**TASK OBJECTIVE:** Please copy the data word for word, starting at the very beginning and ending with the line that contains "0.22 metres".

(Spatial questions based on scenes)
/---

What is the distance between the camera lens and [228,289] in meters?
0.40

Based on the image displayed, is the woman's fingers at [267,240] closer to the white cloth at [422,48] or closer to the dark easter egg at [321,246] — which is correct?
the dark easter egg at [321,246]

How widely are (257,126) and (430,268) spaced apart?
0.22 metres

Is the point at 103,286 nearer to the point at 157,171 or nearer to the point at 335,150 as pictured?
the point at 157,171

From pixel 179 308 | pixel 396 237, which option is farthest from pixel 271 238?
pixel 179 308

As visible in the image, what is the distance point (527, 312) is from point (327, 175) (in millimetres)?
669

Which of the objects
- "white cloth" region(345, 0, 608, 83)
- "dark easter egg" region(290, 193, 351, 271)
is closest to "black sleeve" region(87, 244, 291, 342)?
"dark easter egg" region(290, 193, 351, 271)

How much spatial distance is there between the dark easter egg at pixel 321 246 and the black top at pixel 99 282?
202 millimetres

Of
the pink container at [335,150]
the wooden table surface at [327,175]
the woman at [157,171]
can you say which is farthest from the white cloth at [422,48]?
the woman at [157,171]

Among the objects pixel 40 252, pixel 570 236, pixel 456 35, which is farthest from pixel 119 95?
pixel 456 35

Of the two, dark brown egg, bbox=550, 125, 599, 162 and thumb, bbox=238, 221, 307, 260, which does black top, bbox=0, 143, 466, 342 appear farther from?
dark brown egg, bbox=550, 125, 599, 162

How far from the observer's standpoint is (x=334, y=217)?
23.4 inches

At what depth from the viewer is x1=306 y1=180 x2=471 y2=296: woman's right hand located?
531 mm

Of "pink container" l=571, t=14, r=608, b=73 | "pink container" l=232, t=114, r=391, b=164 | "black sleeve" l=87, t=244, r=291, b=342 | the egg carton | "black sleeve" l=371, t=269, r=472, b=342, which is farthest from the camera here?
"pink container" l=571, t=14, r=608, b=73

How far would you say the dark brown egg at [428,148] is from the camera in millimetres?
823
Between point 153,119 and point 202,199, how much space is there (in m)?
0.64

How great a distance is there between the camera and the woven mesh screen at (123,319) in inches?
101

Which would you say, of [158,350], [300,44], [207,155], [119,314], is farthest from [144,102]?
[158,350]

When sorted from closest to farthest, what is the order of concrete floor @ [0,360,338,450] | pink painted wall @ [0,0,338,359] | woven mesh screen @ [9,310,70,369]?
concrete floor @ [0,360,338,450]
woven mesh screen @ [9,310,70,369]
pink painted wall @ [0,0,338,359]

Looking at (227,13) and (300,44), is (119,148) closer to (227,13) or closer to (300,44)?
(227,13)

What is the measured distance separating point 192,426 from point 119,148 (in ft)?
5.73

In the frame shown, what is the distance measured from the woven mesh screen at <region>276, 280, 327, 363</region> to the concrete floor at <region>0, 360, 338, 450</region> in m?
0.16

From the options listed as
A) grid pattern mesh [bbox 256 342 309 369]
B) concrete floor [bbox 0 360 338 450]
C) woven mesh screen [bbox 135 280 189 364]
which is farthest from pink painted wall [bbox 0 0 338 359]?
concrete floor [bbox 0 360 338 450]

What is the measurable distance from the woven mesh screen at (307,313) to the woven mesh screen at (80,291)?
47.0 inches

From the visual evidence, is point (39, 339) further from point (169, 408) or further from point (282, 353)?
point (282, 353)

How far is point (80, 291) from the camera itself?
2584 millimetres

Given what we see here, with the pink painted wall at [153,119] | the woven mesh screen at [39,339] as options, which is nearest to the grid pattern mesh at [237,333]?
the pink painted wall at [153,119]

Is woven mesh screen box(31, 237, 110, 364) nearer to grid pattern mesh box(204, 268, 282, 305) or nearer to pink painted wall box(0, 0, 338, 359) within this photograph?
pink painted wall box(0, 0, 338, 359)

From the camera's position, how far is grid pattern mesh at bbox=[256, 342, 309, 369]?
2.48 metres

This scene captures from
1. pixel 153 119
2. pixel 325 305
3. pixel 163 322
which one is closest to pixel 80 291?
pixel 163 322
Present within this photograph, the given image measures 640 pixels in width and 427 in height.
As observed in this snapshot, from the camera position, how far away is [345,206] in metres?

\---

**RESPONSE:**
What is the distance between the camera lens and [228,289] in meters?
0.40

Based on the image displayed, is the woman's fingers at [267,240] closer to the white cloth at [422,48] or closer to the dark easter egg at [321,246] — which is correct?
the dark easter egg at [321,246]

How widely are (257,126) and (430,268) spaced apart?
0.22 metres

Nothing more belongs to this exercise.